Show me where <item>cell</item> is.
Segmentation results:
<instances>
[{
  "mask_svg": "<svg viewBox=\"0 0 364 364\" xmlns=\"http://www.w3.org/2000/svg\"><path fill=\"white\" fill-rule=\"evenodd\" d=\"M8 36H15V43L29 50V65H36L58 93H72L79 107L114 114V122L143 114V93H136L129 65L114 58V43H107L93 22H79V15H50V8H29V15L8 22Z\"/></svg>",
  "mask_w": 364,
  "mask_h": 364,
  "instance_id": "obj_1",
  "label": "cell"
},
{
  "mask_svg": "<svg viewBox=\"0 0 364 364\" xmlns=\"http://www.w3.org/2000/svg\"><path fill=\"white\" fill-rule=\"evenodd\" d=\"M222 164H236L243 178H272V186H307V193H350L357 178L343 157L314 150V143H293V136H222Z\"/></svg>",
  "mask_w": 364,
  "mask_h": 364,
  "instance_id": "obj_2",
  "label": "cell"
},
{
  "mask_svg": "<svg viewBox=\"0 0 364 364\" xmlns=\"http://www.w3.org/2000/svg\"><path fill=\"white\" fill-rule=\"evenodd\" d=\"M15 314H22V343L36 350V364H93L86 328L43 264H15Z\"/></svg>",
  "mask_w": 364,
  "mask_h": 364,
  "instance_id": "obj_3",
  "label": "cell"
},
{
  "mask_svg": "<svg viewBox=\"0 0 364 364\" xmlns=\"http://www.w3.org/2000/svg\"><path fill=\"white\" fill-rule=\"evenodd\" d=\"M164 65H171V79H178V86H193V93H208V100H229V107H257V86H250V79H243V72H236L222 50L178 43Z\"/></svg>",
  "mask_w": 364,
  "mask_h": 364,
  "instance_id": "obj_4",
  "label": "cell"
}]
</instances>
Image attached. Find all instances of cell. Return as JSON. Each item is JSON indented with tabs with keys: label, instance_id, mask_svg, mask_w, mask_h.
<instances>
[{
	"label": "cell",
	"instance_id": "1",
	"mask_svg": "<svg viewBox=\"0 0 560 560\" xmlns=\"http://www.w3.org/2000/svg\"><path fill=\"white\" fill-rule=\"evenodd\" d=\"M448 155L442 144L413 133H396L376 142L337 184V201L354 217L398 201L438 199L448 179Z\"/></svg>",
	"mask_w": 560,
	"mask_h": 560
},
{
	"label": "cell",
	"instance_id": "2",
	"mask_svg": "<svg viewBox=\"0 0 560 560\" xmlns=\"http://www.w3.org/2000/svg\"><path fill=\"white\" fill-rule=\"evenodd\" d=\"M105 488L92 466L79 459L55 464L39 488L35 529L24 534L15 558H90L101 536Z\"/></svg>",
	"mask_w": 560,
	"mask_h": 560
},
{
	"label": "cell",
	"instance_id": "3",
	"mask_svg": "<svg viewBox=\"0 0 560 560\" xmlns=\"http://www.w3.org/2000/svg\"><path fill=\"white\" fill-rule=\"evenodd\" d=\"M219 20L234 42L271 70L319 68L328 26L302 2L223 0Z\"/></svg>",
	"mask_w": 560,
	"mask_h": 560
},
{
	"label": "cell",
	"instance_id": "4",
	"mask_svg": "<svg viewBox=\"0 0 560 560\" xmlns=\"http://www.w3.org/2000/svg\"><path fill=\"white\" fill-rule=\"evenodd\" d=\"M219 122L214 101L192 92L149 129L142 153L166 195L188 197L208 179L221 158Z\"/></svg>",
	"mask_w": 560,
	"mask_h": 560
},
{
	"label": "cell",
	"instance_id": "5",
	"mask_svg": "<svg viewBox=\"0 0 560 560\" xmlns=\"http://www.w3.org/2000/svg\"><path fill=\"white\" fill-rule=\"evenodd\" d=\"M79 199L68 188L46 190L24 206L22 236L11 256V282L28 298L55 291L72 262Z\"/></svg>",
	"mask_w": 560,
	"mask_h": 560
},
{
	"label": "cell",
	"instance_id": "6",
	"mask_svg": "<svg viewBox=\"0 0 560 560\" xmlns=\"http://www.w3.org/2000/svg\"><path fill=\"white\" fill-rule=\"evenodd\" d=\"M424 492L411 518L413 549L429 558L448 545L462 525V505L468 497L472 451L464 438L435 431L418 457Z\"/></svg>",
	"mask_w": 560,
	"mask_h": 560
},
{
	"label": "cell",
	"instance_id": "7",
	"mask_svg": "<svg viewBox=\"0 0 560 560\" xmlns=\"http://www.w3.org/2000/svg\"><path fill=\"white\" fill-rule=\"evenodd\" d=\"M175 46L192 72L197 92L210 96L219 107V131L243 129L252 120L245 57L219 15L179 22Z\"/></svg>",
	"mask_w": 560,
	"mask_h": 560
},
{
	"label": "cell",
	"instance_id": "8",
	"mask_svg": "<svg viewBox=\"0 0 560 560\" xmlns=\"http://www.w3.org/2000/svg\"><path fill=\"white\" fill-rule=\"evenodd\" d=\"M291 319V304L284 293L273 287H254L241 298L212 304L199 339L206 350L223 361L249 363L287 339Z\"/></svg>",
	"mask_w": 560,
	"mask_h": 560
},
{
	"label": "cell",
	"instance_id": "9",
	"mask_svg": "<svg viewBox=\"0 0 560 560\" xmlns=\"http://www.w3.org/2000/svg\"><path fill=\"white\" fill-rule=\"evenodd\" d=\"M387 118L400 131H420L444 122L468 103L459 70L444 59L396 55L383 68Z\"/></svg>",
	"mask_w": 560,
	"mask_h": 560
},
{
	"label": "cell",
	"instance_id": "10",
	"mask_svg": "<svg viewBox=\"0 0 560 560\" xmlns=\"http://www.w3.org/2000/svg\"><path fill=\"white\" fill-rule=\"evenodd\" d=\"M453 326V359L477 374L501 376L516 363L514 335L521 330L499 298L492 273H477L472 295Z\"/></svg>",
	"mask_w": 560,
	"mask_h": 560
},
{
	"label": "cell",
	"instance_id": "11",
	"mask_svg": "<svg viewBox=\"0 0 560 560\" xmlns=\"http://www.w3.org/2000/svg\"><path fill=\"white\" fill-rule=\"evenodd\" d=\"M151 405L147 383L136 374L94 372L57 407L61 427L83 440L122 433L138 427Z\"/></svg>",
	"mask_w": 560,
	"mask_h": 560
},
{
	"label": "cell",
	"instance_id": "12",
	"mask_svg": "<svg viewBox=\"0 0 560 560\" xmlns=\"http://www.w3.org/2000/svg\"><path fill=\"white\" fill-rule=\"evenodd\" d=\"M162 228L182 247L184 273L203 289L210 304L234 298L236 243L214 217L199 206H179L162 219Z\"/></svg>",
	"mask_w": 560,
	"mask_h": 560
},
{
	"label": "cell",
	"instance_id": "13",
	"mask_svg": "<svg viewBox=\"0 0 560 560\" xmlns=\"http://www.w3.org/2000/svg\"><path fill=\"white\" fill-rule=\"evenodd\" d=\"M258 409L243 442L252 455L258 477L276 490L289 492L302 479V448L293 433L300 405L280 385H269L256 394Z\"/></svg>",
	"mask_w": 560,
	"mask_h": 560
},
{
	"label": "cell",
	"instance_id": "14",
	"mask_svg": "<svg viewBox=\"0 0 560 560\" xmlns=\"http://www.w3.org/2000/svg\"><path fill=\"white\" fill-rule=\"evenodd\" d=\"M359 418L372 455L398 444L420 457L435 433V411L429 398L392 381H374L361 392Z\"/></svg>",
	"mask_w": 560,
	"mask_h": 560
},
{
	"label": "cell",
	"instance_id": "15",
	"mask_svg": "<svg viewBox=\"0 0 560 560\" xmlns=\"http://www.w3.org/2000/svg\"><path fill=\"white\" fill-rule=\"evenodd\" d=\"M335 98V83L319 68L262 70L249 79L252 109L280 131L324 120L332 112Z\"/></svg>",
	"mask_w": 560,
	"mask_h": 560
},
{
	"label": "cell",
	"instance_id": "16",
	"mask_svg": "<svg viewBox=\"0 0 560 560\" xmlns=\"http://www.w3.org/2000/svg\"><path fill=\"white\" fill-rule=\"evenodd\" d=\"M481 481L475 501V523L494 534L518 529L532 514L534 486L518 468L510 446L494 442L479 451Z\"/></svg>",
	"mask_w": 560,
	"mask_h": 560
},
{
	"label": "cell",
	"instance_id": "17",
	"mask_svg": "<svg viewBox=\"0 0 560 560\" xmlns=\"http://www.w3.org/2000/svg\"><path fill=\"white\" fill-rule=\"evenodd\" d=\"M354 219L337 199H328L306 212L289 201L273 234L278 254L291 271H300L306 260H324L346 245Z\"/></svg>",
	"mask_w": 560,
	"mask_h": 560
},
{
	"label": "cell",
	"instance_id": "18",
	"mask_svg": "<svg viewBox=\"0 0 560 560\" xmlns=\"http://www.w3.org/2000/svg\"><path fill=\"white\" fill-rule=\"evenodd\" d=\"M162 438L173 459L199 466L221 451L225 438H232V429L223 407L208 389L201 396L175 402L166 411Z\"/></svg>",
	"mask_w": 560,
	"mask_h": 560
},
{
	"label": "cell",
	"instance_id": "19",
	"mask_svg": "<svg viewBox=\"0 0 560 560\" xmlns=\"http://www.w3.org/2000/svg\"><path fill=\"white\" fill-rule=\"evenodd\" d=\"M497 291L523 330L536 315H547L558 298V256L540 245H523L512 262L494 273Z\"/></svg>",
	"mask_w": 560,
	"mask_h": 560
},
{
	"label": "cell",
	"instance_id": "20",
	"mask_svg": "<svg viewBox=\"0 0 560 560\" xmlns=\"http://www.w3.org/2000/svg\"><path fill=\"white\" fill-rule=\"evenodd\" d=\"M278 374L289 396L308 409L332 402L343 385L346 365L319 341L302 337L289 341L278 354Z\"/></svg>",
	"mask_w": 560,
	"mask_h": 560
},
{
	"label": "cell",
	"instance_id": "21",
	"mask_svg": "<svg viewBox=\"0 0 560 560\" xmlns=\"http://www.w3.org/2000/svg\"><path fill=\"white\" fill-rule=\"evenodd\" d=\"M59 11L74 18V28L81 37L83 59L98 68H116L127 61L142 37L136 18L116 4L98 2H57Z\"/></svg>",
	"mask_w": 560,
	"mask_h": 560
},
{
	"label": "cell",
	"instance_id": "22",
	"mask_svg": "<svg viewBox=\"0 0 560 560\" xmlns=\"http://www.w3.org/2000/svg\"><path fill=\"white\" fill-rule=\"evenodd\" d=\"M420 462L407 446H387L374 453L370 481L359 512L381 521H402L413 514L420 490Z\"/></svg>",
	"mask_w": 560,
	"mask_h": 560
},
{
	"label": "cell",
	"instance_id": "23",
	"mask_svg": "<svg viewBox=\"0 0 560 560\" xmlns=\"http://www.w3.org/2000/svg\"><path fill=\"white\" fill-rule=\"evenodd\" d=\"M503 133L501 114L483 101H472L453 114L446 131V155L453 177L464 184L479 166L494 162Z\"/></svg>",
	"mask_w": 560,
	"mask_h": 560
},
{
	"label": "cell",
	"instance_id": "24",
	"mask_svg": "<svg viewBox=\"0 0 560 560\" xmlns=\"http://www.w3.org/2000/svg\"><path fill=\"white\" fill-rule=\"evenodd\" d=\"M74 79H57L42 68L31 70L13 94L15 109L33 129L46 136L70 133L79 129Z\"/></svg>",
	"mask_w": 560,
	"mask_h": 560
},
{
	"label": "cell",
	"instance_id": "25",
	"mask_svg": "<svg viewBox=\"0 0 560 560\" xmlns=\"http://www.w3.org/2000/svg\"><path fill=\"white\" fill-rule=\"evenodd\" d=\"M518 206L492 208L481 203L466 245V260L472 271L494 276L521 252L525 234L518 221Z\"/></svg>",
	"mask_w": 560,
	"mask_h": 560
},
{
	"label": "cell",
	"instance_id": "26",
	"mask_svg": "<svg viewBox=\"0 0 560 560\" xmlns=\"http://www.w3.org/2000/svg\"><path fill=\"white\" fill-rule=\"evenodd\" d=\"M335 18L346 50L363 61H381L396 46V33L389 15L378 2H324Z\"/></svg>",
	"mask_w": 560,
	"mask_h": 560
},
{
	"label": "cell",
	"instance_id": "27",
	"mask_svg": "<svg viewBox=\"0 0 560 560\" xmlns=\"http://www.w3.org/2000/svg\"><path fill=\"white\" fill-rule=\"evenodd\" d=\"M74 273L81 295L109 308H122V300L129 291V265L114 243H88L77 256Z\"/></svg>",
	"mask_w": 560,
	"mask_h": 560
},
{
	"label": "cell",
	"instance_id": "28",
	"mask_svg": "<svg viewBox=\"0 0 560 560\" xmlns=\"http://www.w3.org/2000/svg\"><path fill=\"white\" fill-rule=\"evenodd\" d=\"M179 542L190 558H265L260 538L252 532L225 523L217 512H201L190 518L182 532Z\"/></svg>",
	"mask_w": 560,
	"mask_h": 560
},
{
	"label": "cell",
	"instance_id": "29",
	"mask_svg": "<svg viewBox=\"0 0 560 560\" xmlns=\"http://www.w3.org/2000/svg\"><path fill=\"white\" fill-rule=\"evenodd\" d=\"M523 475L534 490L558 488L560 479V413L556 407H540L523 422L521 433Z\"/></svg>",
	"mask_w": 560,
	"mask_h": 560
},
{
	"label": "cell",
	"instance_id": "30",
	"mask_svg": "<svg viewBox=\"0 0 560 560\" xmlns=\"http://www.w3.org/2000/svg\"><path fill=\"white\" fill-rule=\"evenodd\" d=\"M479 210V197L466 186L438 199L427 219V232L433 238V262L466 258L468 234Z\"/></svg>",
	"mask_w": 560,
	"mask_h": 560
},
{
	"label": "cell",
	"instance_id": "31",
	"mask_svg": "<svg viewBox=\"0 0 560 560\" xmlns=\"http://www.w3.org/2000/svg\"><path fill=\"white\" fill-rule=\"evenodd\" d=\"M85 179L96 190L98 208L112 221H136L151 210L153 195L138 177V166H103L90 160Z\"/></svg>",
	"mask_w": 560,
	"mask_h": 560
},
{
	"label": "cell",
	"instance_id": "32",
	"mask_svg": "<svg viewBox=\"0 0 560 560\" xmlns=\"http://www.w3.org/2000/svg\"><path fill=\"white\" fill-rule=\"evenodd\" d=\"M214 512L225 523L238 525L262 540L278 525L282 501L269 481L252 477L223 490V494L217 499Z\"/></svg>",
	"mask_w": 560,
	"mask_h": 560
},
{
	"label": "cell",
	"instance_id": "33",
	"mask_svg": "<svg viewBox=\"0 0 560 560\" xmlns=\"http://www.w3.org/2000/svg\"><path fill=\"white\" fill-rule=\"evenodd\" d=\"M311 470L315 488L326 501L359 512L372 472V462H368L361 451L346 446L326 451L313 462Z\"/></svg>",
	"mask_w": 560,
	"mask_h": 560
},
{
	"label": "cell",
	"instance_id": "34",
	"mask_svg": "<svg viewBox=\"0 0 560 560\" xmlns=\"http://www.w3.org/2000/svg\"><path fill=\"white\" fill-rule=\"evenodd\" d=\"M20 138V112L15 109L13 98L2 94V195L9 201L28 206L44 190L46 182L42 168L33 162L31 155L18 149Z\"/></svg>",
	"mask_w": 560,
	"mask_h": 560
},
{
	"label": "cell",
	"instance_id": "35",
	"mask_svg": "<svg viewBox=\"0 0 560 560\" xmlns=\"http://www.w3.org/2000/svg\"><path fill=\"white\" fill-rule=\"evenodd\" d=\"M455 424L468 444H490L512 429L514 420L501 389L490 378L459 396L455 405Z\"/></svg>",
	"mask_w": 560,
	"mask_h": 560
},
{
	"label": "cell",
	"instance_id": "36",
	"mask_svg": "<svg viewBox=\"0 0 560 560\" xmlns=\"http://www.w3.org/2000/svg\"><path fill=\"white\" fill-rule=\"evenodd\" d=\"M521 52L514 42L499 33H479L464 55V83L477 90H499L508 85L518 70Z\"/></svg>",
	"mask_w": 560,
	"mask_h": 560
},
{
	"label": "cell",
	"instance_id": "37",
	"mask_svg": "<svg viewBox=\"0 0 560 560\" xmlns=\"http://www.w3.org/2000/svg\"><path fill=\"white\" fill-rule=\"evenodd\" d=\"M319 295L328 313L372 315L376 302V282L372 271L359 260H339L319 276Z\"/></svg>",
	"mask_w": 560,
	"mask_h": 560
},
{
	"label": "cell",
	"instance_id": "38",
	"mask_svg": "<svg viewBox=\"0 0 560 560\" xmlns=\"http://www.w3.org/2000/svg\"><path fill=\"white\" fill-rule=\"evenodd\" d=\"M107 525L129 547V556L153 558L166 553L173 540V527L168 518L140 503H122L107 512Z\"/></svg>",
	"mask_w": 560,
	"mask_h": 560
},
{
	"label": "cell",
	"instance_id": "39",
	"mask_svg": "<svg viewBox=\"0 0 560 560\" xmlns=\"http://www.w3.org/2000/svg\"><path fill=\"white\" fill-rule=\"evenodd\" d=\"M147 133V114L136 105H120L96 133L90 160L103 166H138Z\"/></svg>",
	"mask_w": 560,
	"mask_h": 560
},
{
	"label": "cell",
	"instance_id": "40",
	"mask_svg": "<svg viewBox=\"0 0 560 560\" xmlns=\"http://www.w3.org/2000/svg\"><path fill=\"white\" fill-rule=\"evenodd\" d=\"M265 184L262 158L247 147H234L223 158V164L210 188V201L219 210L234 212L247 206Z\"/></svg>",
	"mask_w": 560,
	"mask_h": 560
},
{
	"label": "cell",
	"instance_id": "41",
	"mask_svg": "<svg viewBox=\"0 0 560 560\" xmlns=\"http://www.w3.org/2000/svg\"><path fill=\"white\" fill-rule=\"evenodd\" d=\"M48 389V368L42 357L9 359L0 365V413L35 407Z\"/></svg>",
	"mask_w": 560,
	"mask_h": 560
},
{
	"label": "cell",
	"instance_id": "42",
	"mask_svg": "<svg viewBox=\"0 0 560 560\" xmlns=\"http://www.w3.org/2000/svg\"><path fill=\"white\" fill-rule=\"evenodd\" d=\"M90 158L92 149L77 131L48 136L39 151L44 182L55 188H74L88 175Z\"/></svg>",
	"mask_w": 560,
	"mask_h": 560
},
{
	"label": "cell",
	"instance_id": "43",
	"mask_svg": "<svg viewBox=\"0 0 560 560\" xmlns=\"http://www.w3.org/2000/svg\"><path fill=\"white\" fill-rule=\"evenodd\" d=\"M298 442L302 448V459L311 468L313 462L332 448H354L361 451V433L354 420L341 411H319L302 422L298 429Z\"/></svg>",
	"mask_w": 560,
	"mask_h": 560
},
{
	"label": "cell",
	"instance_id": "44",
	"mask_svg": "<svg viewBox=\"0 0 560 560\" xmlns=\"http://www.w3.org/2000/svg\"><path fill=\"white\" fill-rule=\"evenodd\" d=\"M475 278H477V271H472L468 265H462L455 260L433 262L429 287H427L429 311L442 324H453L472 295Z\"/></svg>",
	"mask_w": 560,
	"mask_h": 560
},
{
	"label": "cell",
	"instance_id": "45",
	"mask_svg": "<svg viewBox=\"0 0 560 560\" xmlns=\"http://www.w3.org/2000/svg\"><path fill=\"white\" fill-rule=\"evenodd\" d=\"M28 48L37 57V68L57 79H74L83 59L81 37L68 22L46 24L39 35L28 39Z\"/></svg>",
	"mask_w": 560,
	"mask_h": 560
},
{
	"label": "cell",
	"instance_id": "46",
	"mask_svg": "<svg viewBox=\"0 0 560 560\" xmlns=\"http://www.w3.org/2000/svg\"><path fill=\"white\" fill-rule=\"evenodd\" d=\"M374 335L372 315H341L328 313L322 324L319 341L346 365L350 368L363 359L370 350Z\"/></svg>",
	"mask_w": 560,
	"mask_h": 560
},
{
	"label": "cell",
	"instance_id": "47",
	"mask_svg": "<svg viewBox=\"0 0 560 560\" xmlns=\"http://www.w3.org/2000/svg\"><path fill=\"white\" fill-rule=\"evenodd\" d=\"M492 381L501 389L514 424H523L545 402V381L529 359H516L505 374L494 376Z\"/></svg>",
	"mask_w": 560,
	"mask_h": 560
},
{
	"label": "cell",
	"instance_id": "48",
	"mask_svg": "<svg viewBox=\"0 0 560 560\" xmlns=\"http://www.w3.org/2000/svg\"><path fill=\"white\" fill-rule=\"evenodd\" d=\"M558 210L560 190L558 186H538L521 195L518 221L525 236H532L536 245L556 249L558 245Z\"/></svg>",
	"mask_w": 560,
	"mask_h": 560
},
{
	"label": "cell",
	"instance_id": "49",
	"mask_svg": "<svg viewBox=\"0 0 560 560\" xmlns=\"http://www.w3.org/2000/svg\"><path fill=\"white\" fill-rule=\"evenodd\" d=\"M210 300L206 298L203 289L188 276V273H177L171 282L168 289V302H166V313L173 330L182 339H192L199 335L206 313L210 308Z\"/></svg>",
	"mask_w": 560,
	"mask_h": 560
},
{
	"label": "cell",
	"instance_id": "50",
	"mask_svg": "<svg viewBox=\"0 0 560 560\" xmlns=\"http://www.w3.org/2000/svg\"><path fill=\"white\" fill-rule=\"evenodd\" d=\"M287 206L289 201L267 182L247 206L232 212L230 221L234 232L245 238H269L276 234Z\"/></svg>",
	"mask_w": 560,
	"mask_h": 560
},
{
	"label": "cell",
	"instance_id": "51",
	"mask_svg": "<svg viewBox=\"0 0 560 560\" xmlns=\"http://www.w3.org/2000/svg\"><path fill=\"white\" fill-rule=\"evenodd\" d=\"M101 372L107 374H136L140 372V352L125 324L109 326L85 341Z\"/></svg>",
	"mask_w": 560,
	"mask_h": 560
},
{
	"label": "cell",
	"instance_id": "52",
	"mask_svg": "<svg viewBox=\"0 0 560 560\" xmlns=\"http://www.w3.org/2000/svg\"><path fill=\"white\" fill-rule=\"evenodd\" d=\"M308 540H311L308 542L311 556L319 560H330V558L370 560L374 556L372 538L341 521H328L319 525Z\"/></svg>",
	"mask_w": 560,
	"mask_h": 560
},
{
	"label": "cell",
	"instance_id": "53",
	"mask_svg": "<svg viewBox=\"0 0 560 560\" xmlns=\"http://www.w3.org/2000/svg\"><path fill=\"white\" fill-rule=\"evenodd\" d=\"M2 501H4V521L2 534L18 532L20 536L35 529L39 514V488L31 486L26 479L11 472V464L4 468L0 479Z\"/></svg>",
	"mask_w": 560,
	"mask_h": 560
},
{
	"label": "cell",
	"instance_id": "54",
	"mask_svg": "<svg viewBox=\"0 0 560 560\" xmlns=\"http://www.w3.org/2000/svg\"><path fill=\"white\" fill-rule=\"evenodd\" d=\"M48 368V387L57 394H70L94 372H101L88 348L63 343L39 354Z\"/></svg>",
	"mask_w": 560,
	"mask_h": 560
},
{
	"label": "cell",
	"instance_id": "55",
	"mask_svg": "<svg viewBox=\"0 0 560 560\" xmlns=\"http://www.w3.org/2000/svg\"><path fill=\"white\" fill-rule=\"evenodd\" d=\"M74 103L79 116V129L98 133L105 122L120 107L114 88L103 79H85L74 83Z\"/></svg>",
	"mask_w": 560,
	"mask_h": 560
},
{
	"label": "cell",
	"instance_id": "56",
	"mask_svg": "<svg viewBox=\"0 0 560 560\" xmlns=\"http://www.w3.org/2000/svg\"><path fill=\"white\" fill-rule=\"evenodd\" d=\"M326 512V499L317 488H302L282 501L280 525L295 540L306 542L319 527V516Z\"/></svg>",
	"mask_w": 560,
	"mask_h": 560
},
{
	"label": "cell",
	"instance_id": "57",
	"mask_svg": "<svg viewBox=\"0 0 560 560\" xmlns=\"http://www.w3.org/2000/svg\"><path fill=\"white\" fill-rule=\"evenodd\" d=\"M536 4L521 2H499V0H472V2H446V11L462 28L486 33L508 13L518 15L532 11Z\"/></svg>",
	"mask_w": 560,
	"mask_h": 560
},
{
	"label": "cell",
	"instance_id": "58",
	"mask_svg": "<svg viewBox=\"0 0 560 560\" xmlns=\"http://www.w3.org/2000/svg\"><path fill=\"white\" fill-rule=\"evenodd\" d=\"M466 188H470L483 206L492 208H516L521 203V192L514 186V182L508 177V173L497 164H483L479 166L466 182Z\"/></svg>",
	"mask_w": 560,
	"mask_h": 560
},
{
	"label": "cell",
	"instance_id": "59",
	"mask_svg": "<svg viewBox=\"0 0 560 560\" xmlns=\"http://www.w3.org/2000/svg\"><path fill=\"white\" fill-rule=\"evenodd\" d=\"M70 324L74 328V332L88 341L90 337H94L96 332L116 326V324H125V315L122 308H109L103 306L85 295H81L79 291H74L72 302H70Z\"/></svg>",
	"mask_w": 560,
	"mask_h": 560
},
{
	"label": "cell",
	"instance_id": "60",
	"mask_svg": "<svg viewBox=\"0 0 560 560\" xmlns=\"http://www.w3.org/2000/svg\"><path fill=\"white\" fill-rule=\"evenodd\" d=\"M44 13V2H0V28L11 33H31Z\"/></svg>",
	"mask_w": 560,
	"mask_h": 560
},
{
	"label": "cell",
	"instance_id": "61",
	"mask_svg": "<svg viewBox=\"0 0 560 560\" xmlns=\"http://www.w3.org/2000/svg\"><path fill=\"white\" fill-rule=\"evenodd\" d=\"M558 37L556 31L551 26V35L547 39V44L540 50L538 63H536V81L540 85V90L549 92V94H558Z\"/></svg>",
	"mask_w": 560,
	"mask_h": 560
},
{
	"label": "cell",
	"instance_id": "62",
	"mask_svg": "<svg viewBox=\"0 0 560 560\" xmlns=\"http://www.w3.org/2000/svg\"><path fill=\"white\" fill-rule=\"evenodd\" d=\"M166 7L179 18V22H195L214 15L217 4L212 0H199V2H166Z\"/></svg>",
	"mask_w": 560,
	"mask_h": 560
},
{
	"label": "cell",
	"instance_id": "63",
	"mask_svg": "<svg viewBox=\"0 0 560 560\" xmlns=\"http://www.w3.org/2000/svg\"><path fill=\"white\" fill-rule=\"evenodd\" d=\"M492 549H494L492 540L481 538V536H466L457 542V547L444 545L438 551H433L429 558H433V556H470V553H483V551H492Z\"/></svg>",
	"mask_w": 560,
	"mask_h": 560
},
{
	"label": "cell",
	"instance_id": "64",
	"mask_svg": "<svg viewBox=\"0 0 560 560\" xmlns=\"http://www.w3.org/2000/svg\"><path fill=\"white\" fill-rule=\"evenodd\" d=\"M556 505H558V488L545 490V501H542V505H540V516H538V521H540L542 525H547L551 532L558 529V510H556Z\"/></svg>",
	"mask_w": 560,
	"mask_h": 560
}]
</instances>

» **TASK DETAILS**
Pull out every line of the material above that contains the word "item", and copy each one in full.

» **RESULT FOR THIS EXERCISE**
Show me where <item>cell</item> is.
Image attached. Find all instances of cell. Return as JSON. Each item is JSON indented with tabs with keys: label, instance_id, mask_svg, mask_w, mask_h.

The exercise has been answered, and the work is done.